指定座席に辿りつくと、列車は程なく瀋陽站を出発して北京へ向かいますが、瀋陽站を出発した直後はノロノロ運転で、瀋陽站~瀋陽北站間の路線と、瀋陽北~山海関方面高速線(客車列車などの在来列車と動車組列車が混用:最高速度200km/h)の間を短略する線路と思われる単線区間も走るなど、高速列車らしからぬ雰囲気です。
瀋陽北站方面からの複線と合流すると、列車は速度を上げ始め、瀋陽の市街地を抜けると、荒涼とした中国北部の典型と言った車窓が延々と続きます。
自席を離れ、車内の様子を視察に出向くと、9~16号車の8両中で1等座は、MAKIKYUが乗車した9号車と、最後尾の16号車の車端2両、他は2等座になっています。
座席は日本の新幹線と同様に、1等座が2+2列、2等座が2+3列となっており、個人的には2等座で瀋陽~北京間を乗り通しても、設備的には客車の軟座以上の水準に達しており、充分許容範囲という印象を受けたものです。
一部の車両には、通路が片隅に寄っており、ガラスの様な仕切りで仕切られた向かい合わせのセミコンパートメントと言った印象を受ける区画や、8両と言うさほど長くない編成ながらも、車両半室程度のブッフェが設けられているのも特徴です。
車内を視察した後は自席に戻り、東北地方の車窓とCRH5の乗り心地を堪能しますが、CRH5の1等座席は横幅こそそれなりに確保されており、座席の座り心地も決して悪くないものの、前後間隔やリクライニング角度は日本の新幹線や在来線特急の普通車レベルという印象です。

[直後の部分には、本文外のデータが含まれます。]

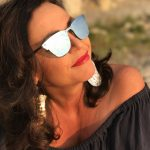 Ichi, See by Chloé, Prada, Ray Ban, Marac Jacobs, Fashion for Ladies, ageless style, no age, trendy, fashionista, Mode, Damenmode, Bekleidung, off shoulder, offshoulder, jeans, denim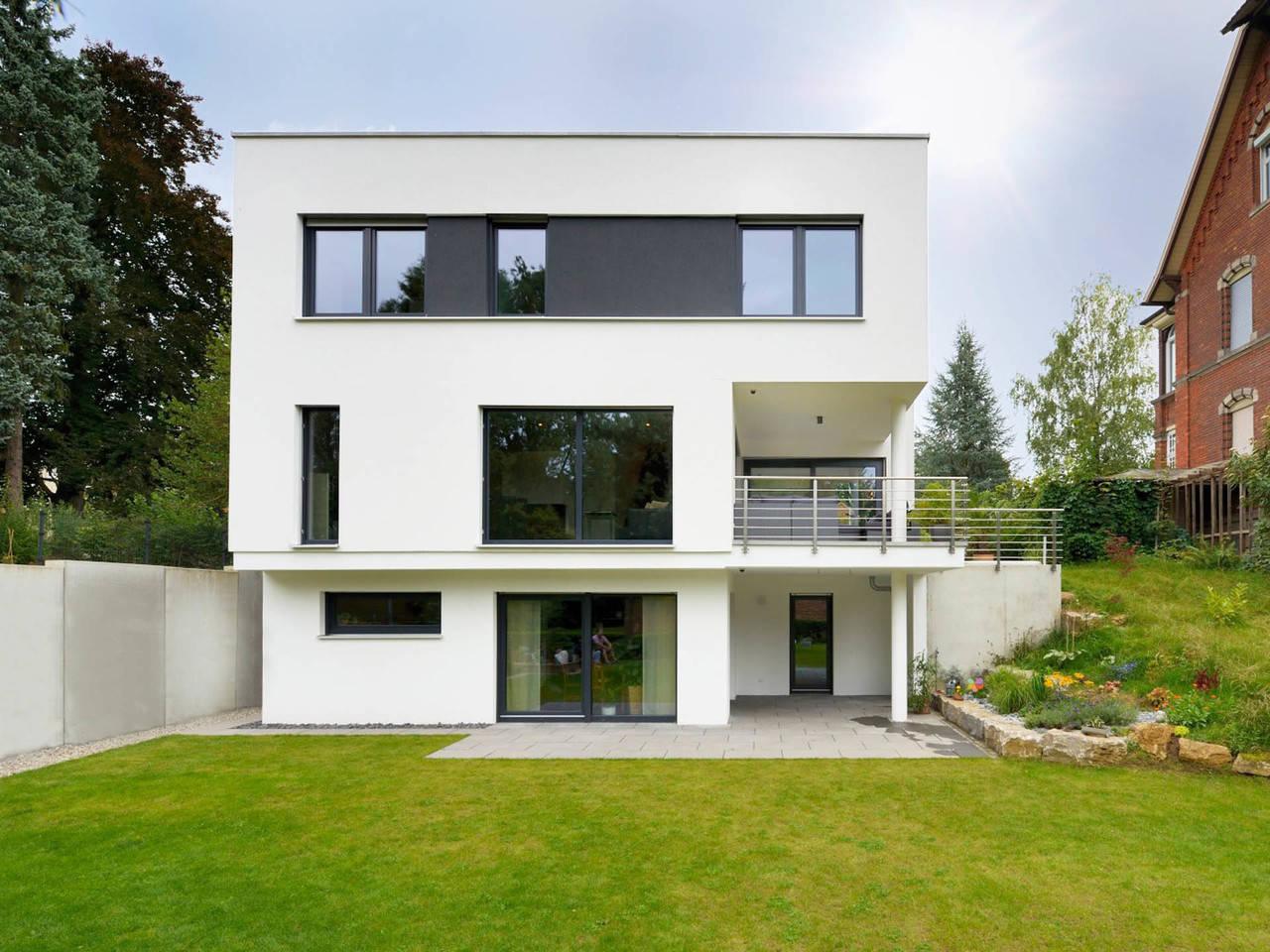 Fertighaus Weiss Bauhaus Hirsch Gartenansicht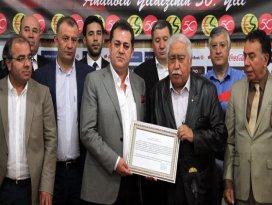 Eskişehirsporda yeni yönetim göreve başladı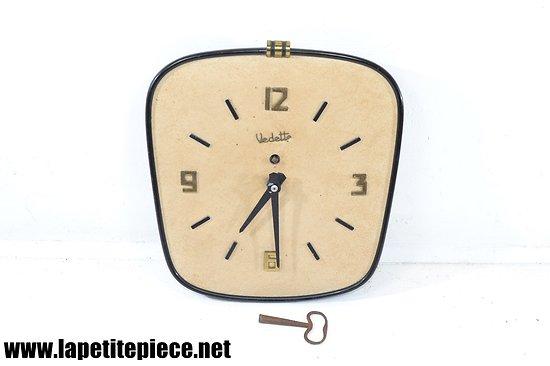 Horloge murale mécanique VEDETTE, années 1950 1960.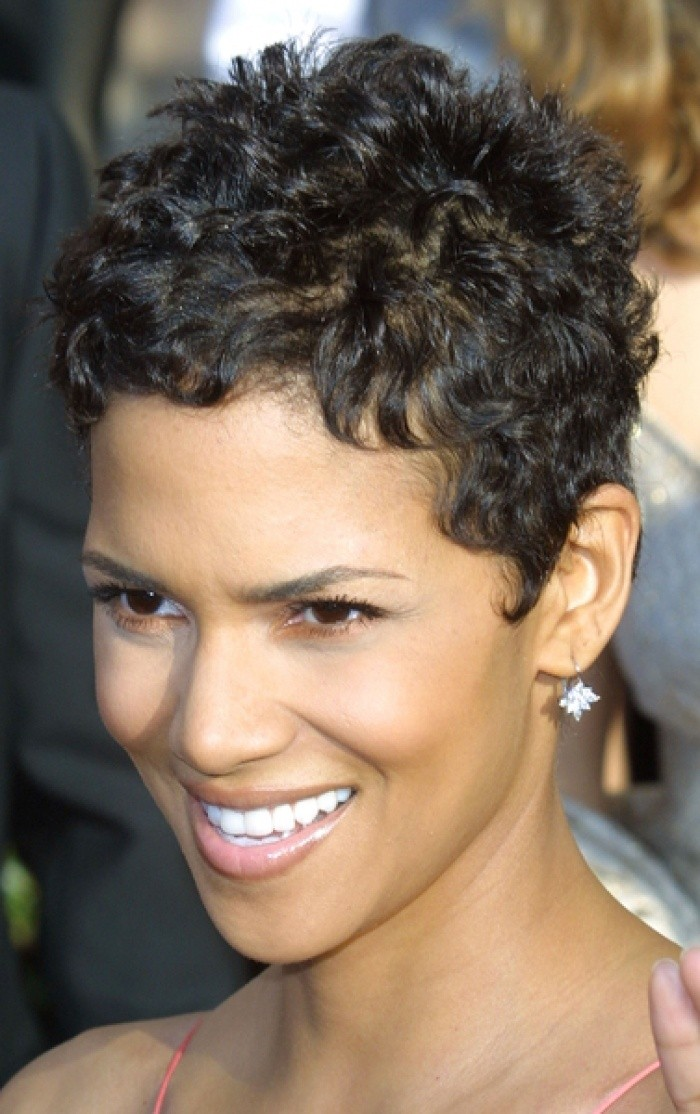 50 Best Short Curly Hairstyles For Black Women , 2019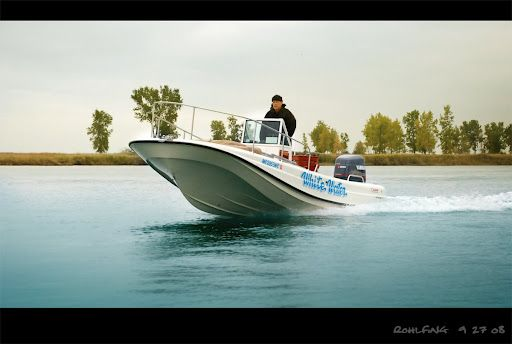 Boston Whaler, Outrage, 21  -Photo Credit © Jeff Rohlfing | Classic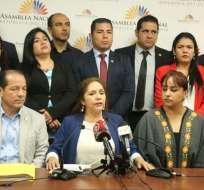 QUITO, Ecuador.- Asambleísta Amapola Naranjo presentó el pedido con 36 firmas de respaldo. Foto: API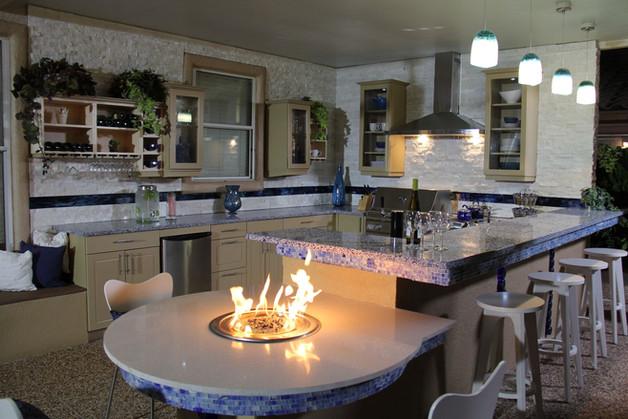 Werever Kitchen w/ Firepit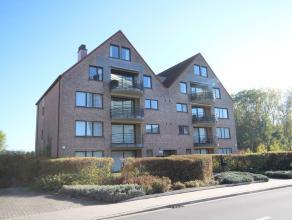 Zeer mooi, ruim en zonnig appartement van 142 m² ! Indeling met grote leefruimte in parket met terras, ingerichte keuken, 3 slaapkamers, badkame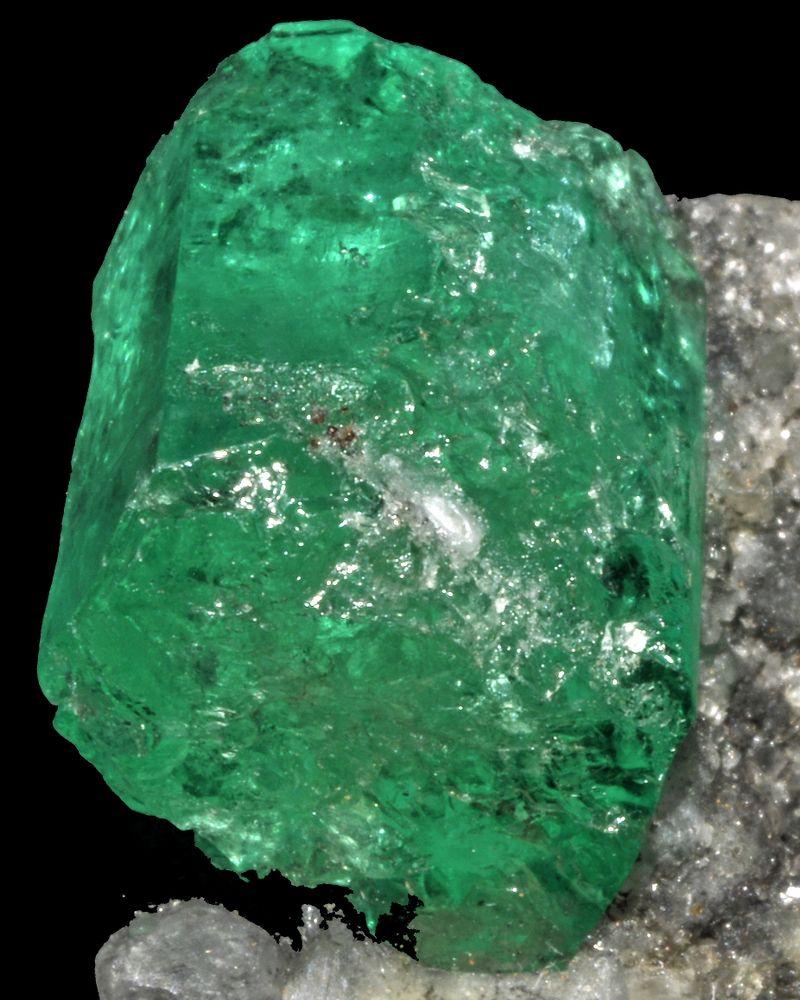 émeraude pierre précieuse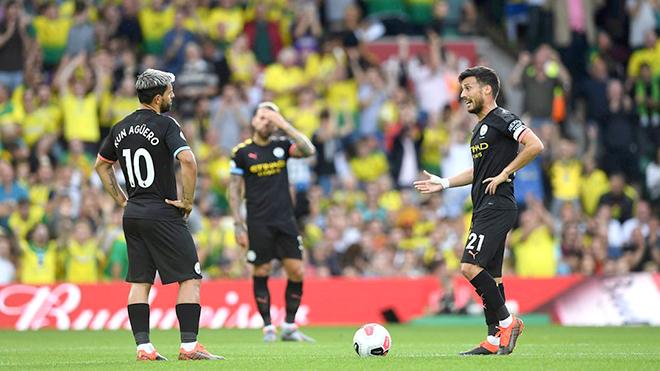 Man City thua sốc vì sai lầm của Guardiola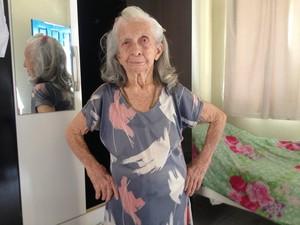 Dona Neusa Carneiro, aos 90 anos ainda sustenta a vaidade inerente ao sexo feminino (Foto: Toni Francis/G1)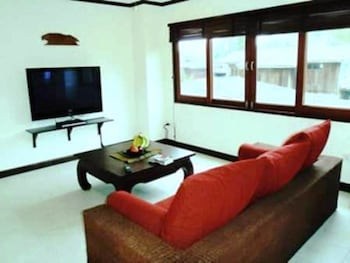 The Waterfront Apartment - Living Area  - #0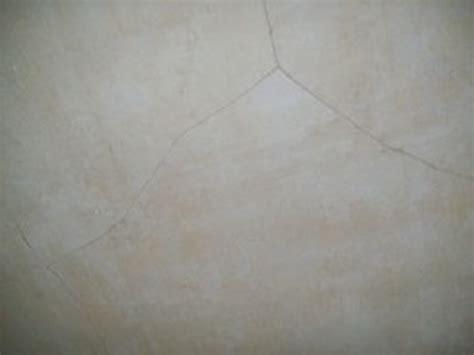 repairing cracks in ceiling cracked plaster ceiling repair images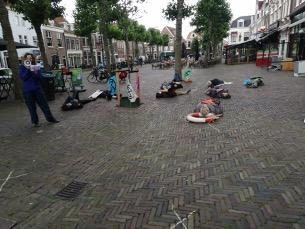 Luchtalarm wordt tijdens 'die-in' klimaatalarm, Haarlemse afdeling Extinction Rebellion voert weer actie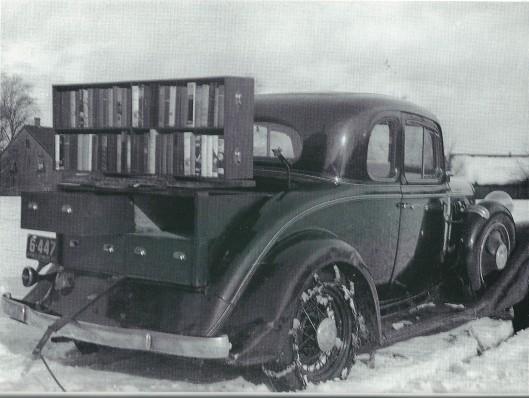 Foto van een oude 'bookmobile', tussen 1933 en 1936 in gebruik op Prince Edward Island bij de Carnegie Public Librsry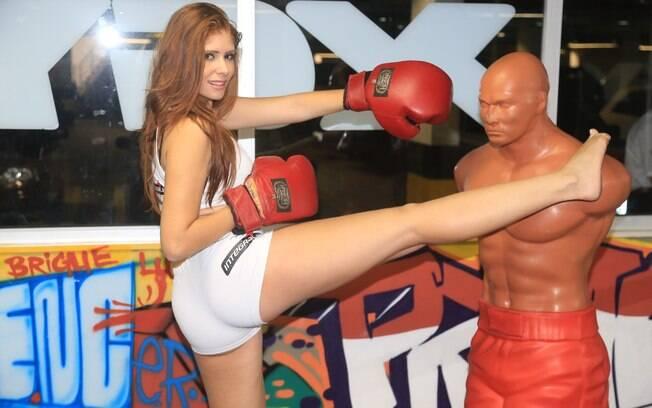 Ex-BBB Amanda Gontijo sensualizou no Jungle Fight 67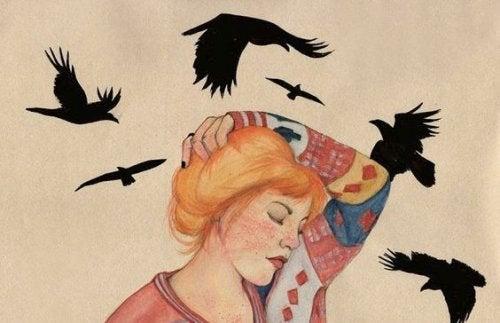 mulher-com-passaros-negros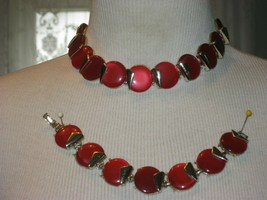VINTAGE Red NECKLACE & BRACELET SET THERMOSET JEWELRY CHAPEL DEMI PARURE... - $46.71
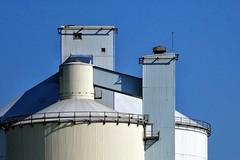 4 : 3 (roberke) Tags: silo deur door industrie gebouw sky lucht blauw blue bleu trap stairs rooftop roof lijnenspel schaduw shadow reling calais windows venster raam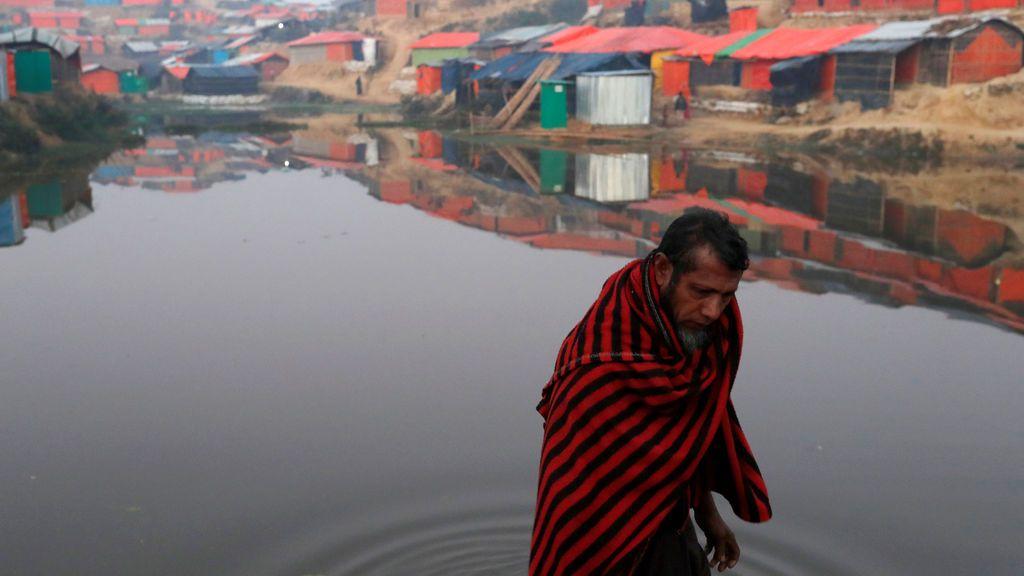 Un refugiado rohingya camina al lado de un estanque a primera hora de la mañana en el campo de refugiados de Balukhali cerca de Cox's Bazar, Bangladesh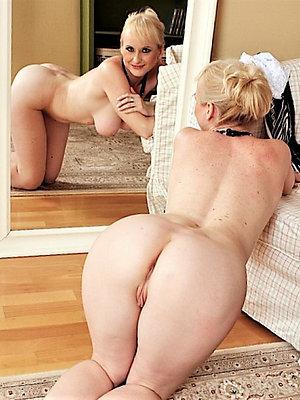 mature wife ass posing stripped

設備的にはグリーン車と言うよりは、山陽・九州新幹線直通用N700系や、山陽新幹線700系「ひかりレールスター」の普通車指定席区画(2+2列)に近い印象があり、2等座との運賃格差もさほど大きくありませんので、日本のグリーン車レベルを期待すると、少々ガッカリかもしれませんが、過大な期待を抱かず、2等座よりやや高級な空間と捉えて乗車すれば、決して悪い車両ではない気がします。
そして昼食時に差し掛かると、MAKIKYUは一応軽食類を持参して乗車した事もあってか、特に車内で販売している飲食物は購入しなかったものの、服務員が車内を巡回し、弁当の注文受付に回りますので、食料を持参せずに乗車しても空腹に耐えて…という心配はなく、また車内に給湯器の設備もありますので、方便面(カップラーメン)を持参して食べる事も出来ます。
MAKIKYUの隣に腰掛けていたビジネスマン風の乗客も、車内販売の弁当を注文していましたが、この弁当は食堂車で調製した弁当をワゴンなどで販売する客車列車とは異なり、レトルト食品を電子レンジで加熱したものとなっており、MAKIKYUが目撃した限りでは、この列車では25元と40元の2種類が存在している様でした。
街中の安食堂や露天の弁当販売を利用すれば、昼食は10元程度で済ませる事も可能な状況では、かなり強気で割高な価格設定と言う印象があり、ある程度所得水準の高い乗客が集まっている事を見越した雰囲気ですが、MAKIKYUの隣に腰掛けていた乗客以外にも、この弁当を買い求めている乗客の姿を散見し、そこそこ繁盛している様な印象を受けたものです。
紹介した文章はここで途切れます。